The year was 1992, a time during which each AIDS drug in the pipeline, including Zerit, was the subject of great hope and anticipation. AZT had been approved by the FDA in 1987, ddI in 1991, and ddC in 1992, yet these three medications had not completely met the AIDS community’s need for effective medications. There was thus pressure on the government to speed promising AIDS drugs through the clinical trial and approval process.[164] Indeed since mid-1985, at which time 6,000 Americans had already died from AIDS, the FDA had been pressured to relax its otherwise stringent clinical testing requirements for AIDS medications.[165] Participants in clinical trials had a 50-50 chance of receiving a mere placebo, and the half that received the active drug risked dangerously strong side effects. At the end of 1986, of 17,000 AIDS patients in the U.S., 4,000 were participating in drug trials. These patients “considered themselves lucky.”[166] In 1990, the National Commission on AIDS focused specifically on enrollment in clinical studies and reported to President Bush that the government’s effort at drug development “falls far short of the mark.” The Commission found that only 12,000 people were involved in clinical trials, a “pitifully small” figure compared to the number eligible.[167]

By 1992, just three years after its first Phase I clinical trial began, d4T had successfully emerged from both Phase I and Phase II trials and was making waves in the AIDS community. Doctors at AIDS clinics in hard-hit areas – New York and San Francisco – had been following the drug’s progress ever since its first Phase I trial.[168] Now that stavudine had been found to be safe and initial data on its effectiveness were positive, the number of AIDS patients clamoring to get their hands on it was considerable.[169]

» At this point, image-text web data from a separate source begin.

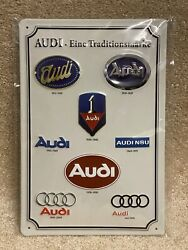 Vintage Audi Logo History Germany Plate From Audi Museum In Germany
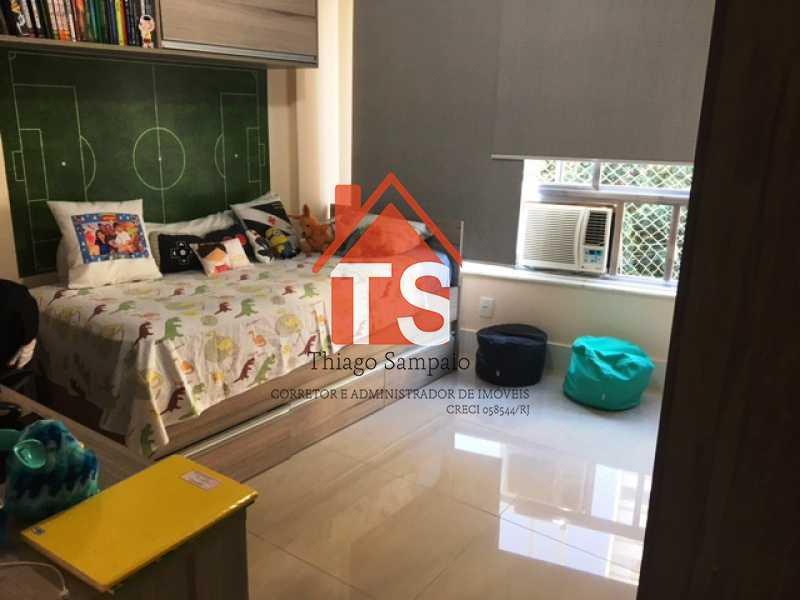IMG_5340 - Apartamento à venda Rua Bom Pastor,Tijuca, Rio de Janeiro - R$ 510.000 - TSAP20005 - 10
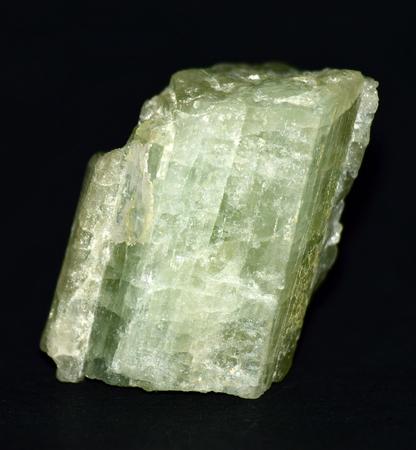 beryl: Geological Specimen;  Beryl.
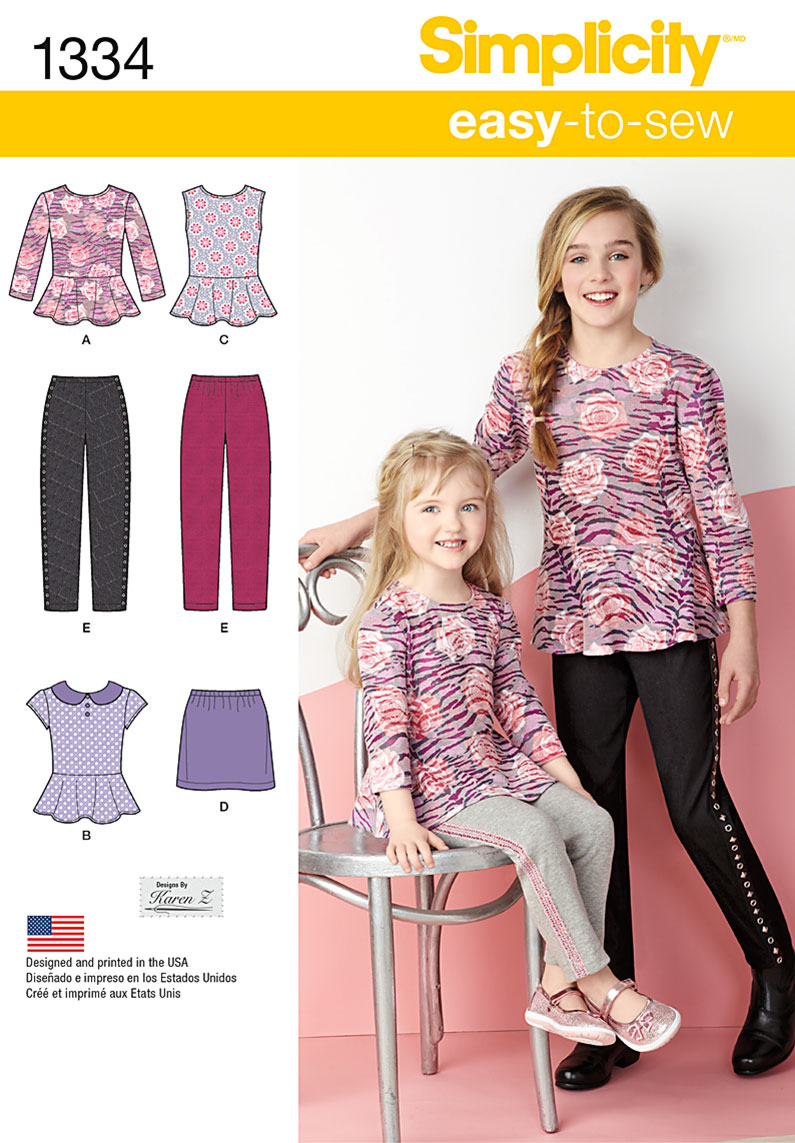 Simplicity Child's & Girls' Top, Mini Skirt and Slim Pants 1334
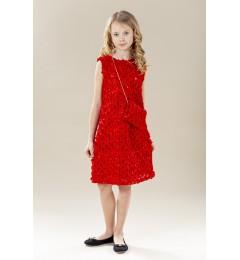 Tüdrukute kleit ja kott 20248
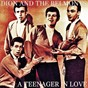 Album A teenager in love de Dion & the Belmonts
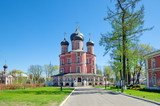 Donskoy monastery in Moscow. Large (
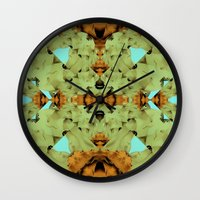 dune Wall Clocks featuring Dune by JKyleKelly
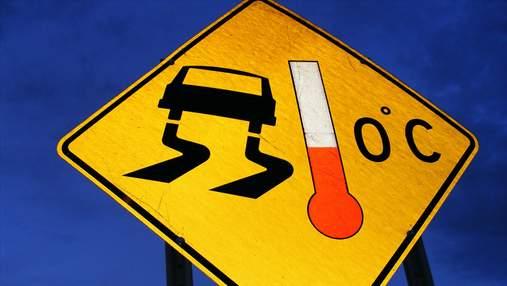 Как разморозить замок гаража зимой: действенные советы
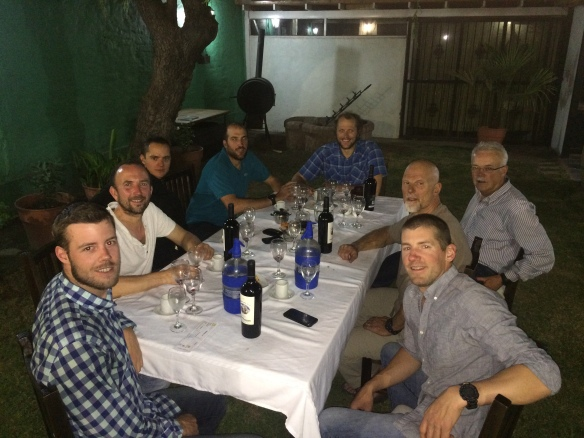 The 'last supper', our celebration in Mendoza - probably the best meal I have ever eaten. No, definitely the best!
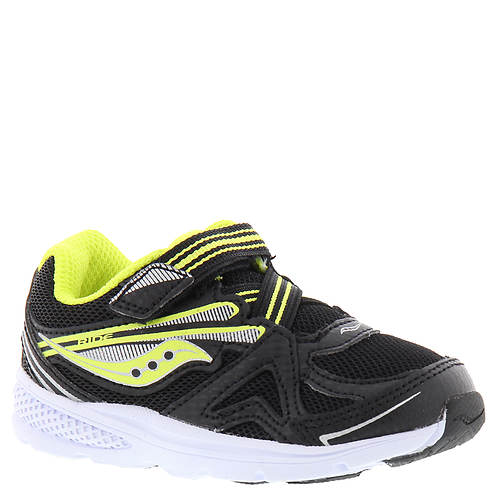 Saucony Baby Ride (Boys' Infant-Toddler)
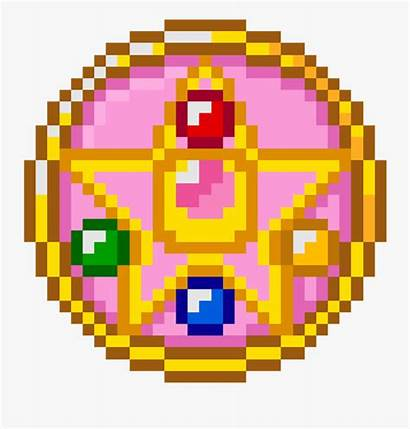 Pixel Moon Sailor Minecraft Pumpkin Clipart Clipartkey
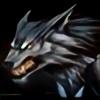 Deamonw0lf's avatar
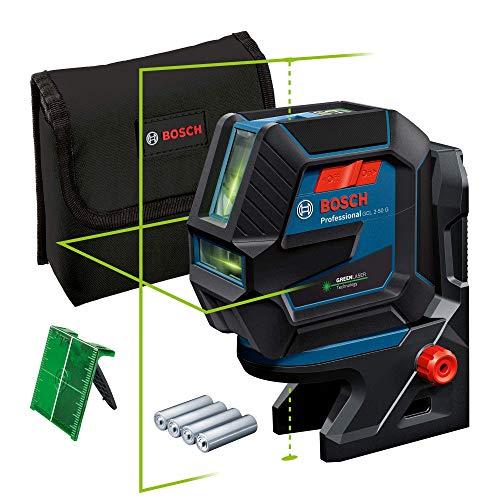 Bosch Professional Linienlaser GCL 2-50 G (grüner Laser, Halterung RM...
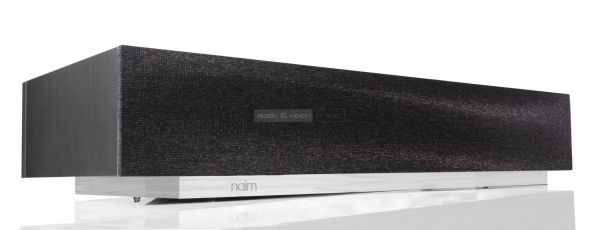 Naim Mu-so 2 hifi rendszer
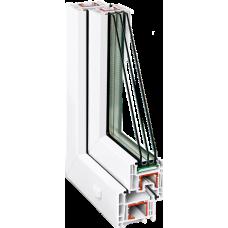 Окно Wintech 5камер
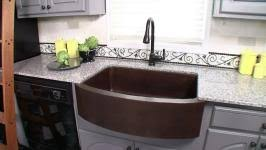 unique kitchen sink materials diy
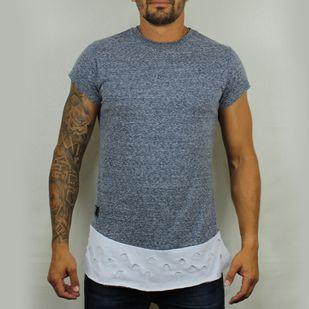 Camiseta_Exclusive_Barra_Azul__431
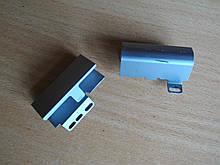 Заглушки, крышки петель матрицы HP ProBook 6555b бу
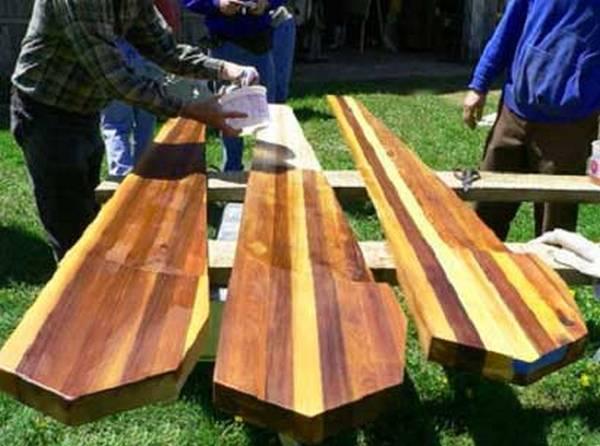 Олифа и как правильно применять? Натуральные масла дерева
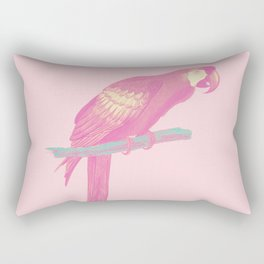 Pink Parot Rectangular Pillow
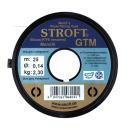 Stroft GTM Tippet 0,14mm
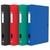 ELBA Boîte de classement Boxing Memphis , dos de 4 cm, en polypropylène 7/10e assortis classiques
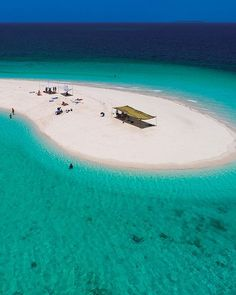 (Try saying that five times fast. Zanzibar Africa, Zanzibar Beaches, Most Beautiful Beaches, Beautiful Places, Exotic Beaches, Holiday Places, Destin Beach, Africa Travel, Beautiful Islands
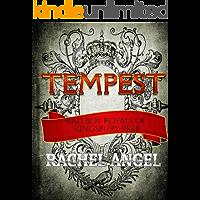 Tempest:  A High School Bully Romance (Bad Boy Royals of Kingsbury Prep Book 1)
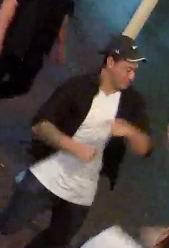 Mandurah detectives seek witnesses to Smart Street Mall nightclub district assault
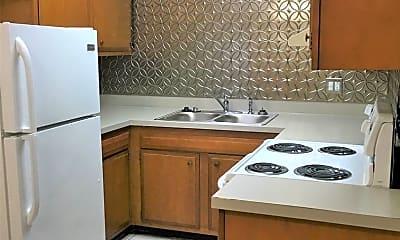 Kitchen, 805 Mitchell Ave, 1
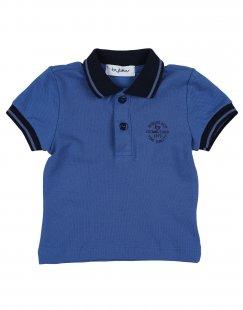 BYBLOS Jungen 0-24 monate Poloshirt Farbe Taubenblau Größe 4
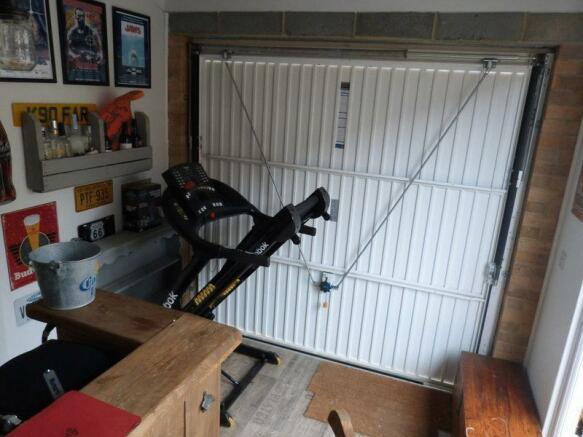Garage Additional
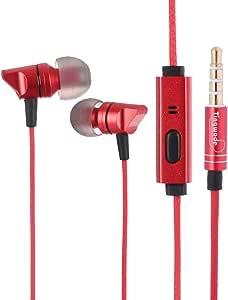 سماعات اذن سلكية من تينجود T206 - احمر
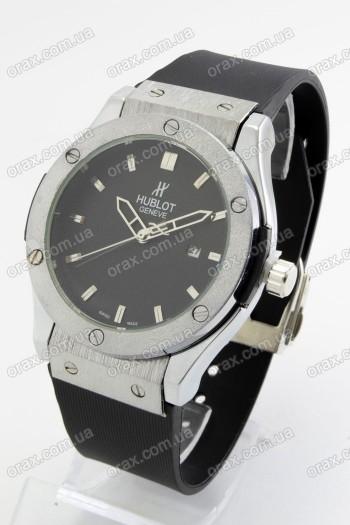 Мужские наручные часы Hublot (код: 19967)
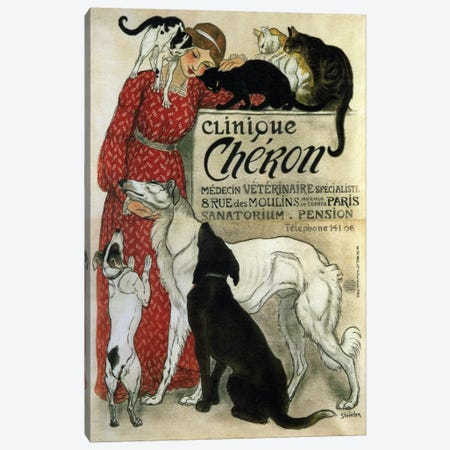 Clinique Cheron Advertising Vintage Poster Canvas Print #5291} Canvas Wall Art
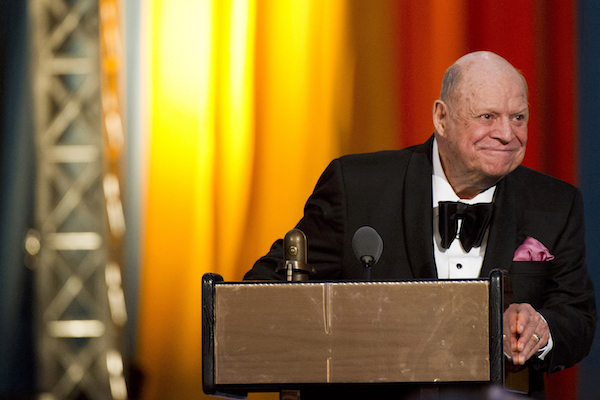 <div class='meta'><div class='origin-logo' data-origin='Creative Content'></div><span class='caption-text' data-credit='AP Photo/Charles Sykes, File'>In this April 28, 2012 file photo, Don Rickles appears onstage at The 2012 Comedy Awards in New York. The Friars Club is honoring Rickles with a lifetime achievement award.</span></div>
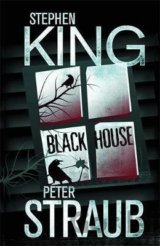 Black House (Stephen King , Peter Straub) (Paperback)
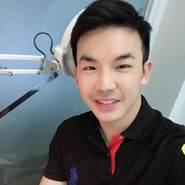 ivenyuen's profile photo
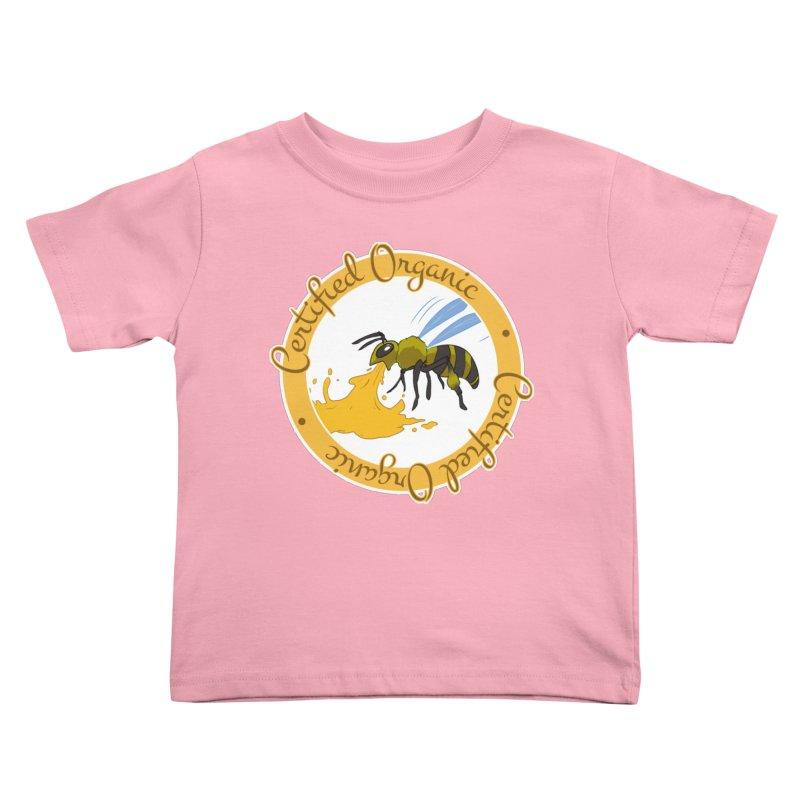 Certified Organic Kids Toddler T-Shirt by Travis Gore's Shop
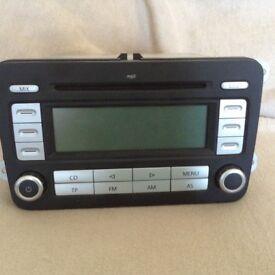 VW car radio as new
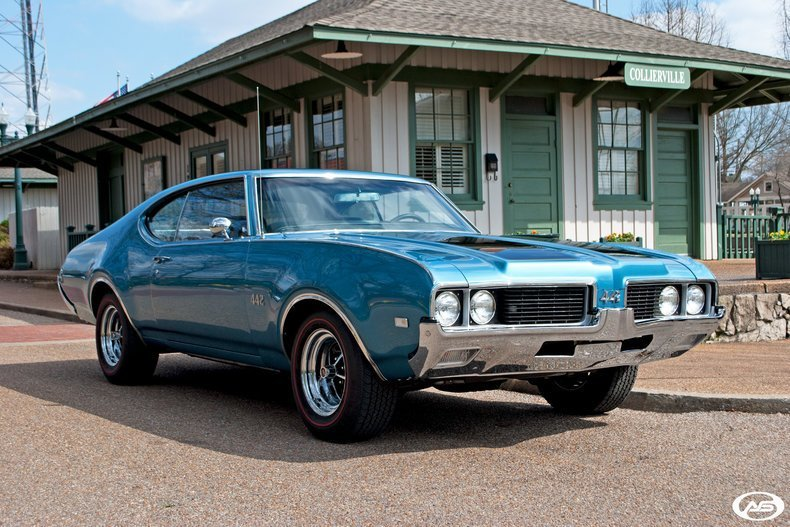 Latest 1969 Oldsmobile 442 Art Speed Classic Car Gallery In Free Download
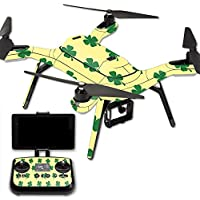 MightySkins Protective Vinyl Skin Decal for 3DR Solo Drone Quadcopter wrap cover sticker skins Lucky You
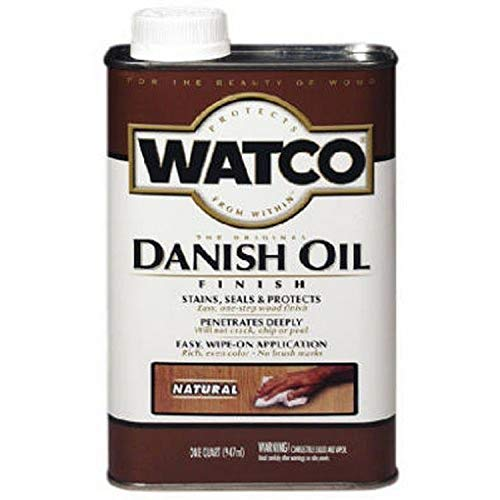 Watco 65751 Danish Oil Wood Finish, Pint, Natural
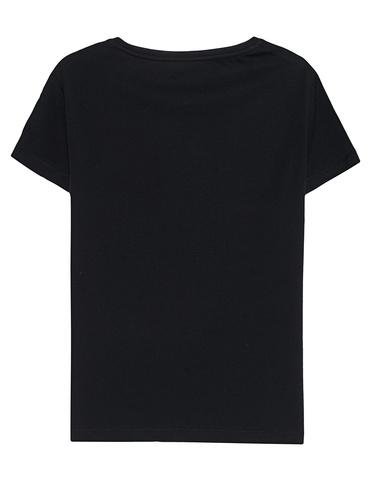 lala-berlin-d-shirt-ima-la_1_black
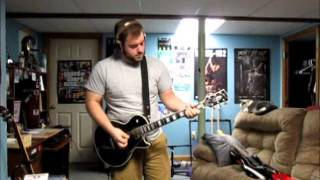 Four Year Strong - Rise Or Die Trying Full Album Guitar Cover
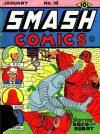 Cover For Smash Comics 18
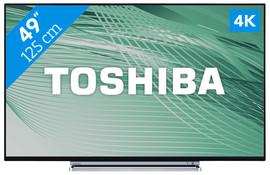 Toshiba 49U5766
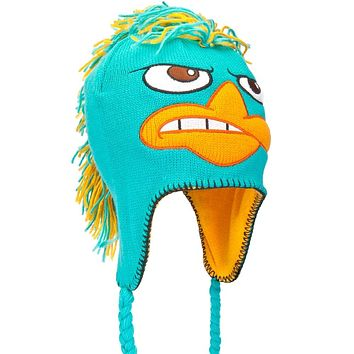 Phineas & Ferb - Perry Mohawk Peruvian Knit Hat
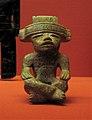 WLA lacma Teotihuacan jadeite male.jpg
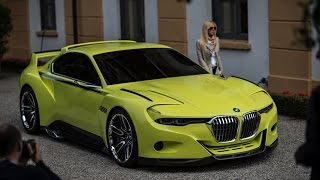 New 2015 BMW 3.0 CSL Hommage | First Drive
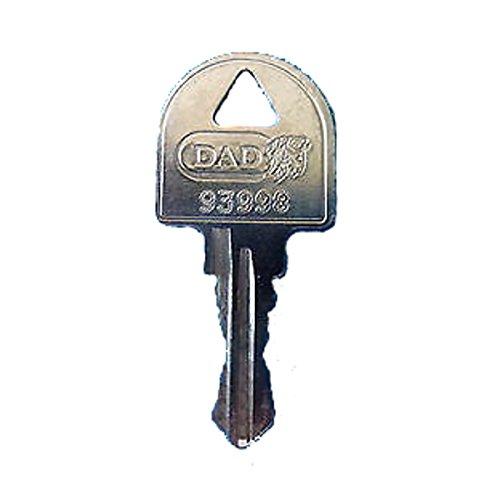 DAD/MSM/Altus/Leabox Ersatzschlüssel - Schließung 9001 bis 9494 - Nachschlüssel - Zusatzschlüssel - Briefkastenschlüssel - Schließung 9284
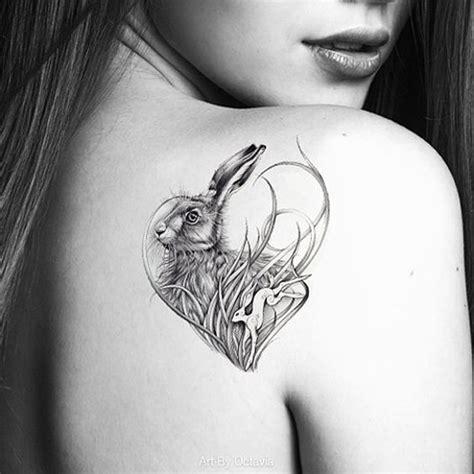 easter bunny tattoo ideas girlshue
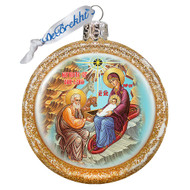 Ornament, Nativity icon, gold half-sphere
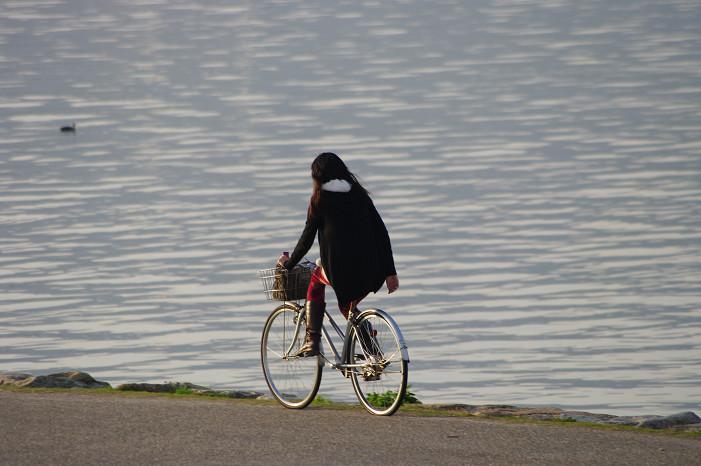 琵琶湖畔をスナップ..._f0152550_21575922.jpg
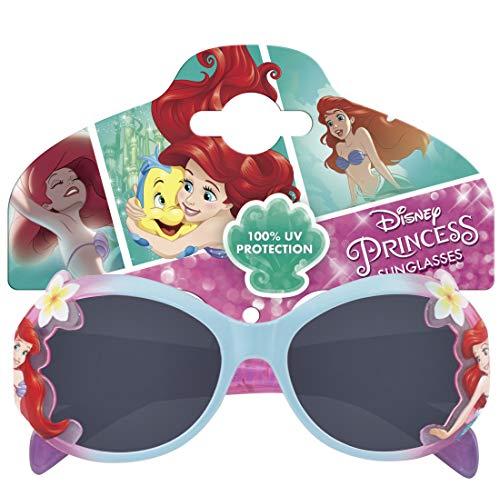 Disney Princess Ariel Mädchen Sonnenbrille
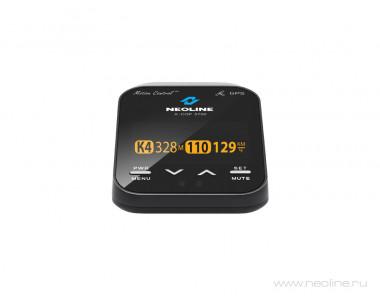 Антирадар Neoline X-COP 5700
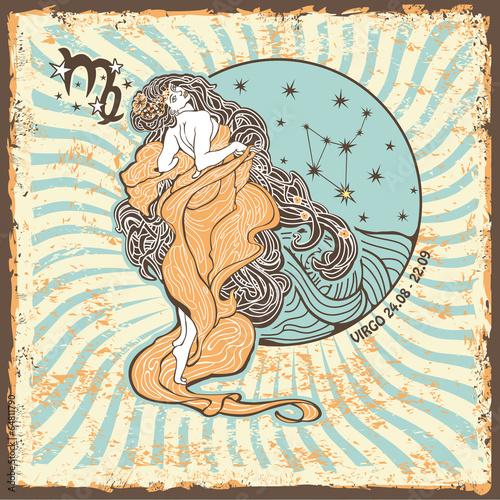 Virgo zodiac sign.Vintage Horoscope card - 64811790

In May 1992, BMS began a Phase III trial involving 822 patients.[170] Compared to the Phase I and Phase II studies, the Phase III study relied more heavily on funding from BMS (though it was coordinated at the Health Sciences AIDS Center at the University of Utah School of Medicine). It was also, in part, supported by government funding.[171] Because stavudine was such a promising essential medicine, thousands of patients desired access to the drug – many more than the 822 participating in the study. In October 1992 the FDA responded to this demand by making d4T the first medication ever to receive from the FDA so-called “parallel-track” status for expanded “investigational use.” This new program was developed by the FDA to allow for wider access to promising medications in late stages of clinical testing. BMS coordinated the study and provided the medication for free, while doctors in medical centers and clinics around the country monitored its effects on participating patients. In less than eight months, over 8,000 patients obtained access to the medication through this trial.[172]

On December 28, 1993, BMS filed a New Drug Application (NDA) with the FDA. Under the FDA’s accelerated approval policy for essential medications, clinical testing must demonstrate that the compound has an effect on a surrogate endpoint and that the compound satisfies an unmet medical need. For d4T, this surrogate endpoint was increased CD4 cell counts (cells that the human body uses to fight HIV). The Phase III trial obtained this surrogate endpoint in 359 patients,[173] and d4T was approved by the FDA on June 24, 1994.[174] By this date, more than 13,000 patients had obtained access to d4T through the “investigational use” program.[175] Initial shipments of the drug to wholesalers began on July 8, 1994 at the price of $6.22 per day, making Zerit the first new anti-HIV drug to reach the market in nearly two years.[176] Overall, Zerit was the fourth AIDS medication to reach the market, the first three being zidovudine (AZT), didanosine (ddI) and zalcitabine (ddC). (ddI had been marketed by BMS under the brand name Videx since October 1991.) Further clinical testing on the final endpoint continued through mid-1995.[177]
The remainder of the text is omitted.